This project investigates various techniques for using frequencies to process and combine images in unique ways. Images can be sharpened by filtering and amplifying its higher frequencies. Finite difference kernels can be applied to extract edges. Hybrid images are created by merging the high-frequency components of one image with the low-frequency elements of another. Additionally, images can be blended at different frequency levels using Gaussian and Laplacian pyramids.
In this part, I built intuitions about 2D convolutions and filtering.
Gradient magnitude computation is a technique used in image processing to measure the strength of changes (gradients) in pixel intensity, typically indicating edges or transitions within an image. It involves calculating the gradient of the image in both horizontal and vertical directions (usually using Sobel or finite difference operators) and then combining these to determine the overall magnitude at each pixel. The gradient magnitude is typically computed as the square root of the sum of the squares of the horizontal and vertical gradients, highlighting regions with significant intensity changes.
Here are the results of convolving the cameraman image with the finite difference operators Dx and Dy:
The edge image can be further refined by adjusting the threshold value to better balance noise suppression and edge detection.
In this task, applying a Gaussian filter before the difference operation serves to smooth the image and reduce noise. When using just the difference operator (e.g., the finite difference), the high-frequency components (such as sharp edges and noise) are amplified, which can result in a noisy output. By first applying a Gaussian filter, we blur the image slightly, which smooths out the noise while preserving important edges.
The key difference is that the Gaussian-smoothed gradient produces cleaner and less noisy results compared to the direct application of the difference operator. Edges appear more defined, while the unwanted noise and high-frequency details are reduced. This results in an overall more visually appealing gradient, with edges more clearly distinguishable. The Gaussian filter effectively suppresses small, abrupt intensity changes due to noise, which helps in producing a clearer representation of the image's true structure.
The written code aims to sharpen an image using an unsharp masking technique. The process involves several key steps:
cv2.getGaussianKernel()
function, generating a 1D Gaussian kernel. The outer product of this kernel with its transpose creates a 2D Gaussian filter.
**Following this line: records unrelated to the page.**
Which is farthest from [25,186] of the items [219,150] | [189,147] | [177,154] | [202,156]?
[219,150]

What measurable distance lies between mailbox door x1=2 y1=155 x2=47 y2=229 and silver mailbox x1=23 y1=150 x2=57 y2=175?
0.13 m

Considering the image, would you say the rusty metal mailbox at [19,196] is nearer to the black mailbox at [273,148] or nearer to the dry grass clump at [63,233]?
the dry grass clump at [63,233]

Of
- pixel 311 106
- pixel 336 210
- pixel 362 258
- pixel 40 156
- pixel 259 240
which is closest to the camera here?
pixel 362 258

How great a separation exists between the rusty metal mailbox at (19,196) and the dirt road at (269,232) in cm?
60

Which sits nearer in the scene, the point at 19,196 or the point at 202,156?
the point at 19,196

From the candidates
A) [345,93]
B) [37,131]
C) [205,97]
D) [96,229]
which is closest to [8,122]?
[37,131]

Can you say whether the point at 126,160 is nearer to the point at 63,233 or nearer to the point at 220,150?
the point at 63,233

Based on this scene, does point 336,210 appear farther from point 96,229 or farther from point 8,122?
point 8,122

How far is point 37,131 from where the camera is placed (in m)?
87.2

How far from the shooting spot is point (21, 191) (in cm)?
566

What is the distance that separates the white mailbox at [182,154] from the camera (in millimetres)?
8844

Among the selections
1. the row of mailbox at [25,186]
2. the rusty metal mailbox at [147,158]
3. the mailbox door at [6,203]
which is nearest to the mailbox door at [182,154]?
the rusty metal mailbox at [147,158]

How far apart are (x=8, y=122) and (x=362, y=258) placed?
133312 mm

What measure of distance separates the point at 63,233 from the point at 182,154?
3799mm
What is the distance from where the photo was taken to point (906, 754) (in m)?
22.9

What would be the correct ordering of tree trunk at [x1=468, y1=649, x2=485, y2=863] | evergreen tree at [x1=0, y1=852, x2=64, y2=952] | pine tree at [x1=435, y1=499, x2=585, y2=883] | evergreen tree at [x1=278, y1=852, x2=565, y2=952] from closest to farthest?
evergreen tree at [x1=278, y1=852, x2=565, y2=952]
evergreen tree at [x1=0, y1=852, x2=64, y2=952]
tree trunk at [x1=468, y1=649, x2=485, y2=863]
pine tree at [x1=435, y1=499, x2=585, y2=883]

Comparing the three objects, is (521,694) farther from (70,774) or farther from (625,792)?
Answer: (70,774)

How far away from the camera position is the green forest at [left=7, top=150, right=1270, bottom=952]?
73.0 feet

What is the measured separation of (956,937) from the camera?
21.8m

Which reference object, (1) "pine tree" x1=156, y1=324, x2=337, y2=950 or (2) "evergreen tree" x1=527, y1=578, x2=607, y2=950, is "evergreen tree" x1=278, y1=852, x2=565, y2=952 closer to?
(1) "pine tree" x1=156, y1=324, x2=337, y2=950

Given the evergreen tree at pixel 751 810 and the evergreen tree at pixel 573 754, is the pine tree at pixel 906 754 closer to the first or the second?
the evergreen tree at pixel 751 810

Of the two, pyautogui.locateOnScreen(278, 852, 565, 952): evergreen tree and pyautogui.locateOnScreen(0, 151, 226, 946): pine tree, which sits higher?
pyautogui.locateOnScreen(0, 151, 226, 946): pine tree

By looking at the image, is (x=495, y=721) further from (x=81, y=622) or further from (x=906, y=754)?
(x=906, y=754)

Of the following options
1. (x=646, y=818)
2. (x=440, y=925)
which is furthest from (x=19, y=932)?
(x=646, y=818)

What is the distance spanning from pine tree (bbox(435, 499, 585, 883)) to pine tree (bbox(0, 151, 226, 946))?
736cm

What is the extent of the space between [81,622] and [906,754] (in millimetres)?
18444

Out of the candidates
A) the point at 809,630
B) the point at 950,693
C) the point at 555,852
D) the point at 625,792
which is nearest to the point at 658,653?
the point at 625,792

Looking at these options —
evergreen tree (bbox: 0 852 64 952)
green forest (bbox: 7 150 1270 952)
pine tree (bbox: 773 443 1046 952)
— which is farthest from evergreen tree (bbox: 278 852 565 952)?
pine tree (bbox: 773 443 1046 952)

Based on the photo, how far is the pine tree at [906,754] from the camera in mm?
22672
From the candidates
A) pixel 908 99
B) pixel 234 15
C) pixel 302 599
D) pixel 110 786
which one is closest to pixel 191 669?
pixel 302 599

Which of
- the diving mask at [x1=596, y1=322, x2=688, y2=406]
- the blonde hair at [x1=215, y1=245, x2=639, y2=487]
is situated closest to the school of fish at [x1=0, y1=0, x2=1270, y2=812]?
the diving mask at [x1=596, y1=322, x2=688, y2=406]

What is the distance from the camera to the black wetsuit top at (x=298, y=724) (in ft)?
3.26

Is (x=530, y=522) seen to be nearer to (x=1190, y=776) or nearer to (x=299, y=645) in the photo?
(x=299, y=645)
This approach ensures that the sharpening process enhances important details while controlling noise, resulting in a visually cleaner output.
Below, we can see the result after blurring a sharpened image of a waterfall, and resharpening it after. The resharpened image does a good job in recovering most of the lost information.
The goal of this part of the assignment is to create hybrid images using the approach described in the SIGGRAPH 2006 paper by Oliva, Torralba, and Schyns. Hybrid images are static images that change in interpretation as a function of the viewing distance. The basic idea is that high frequency tends to dominate perception when it is available, but, at a distance, only the low frequency (smooth) part of the signal can be seen. By blending the high frequency portion of one image with the low-frequency portion of another, you get a hybrid image that leads to different interpretations at different distances.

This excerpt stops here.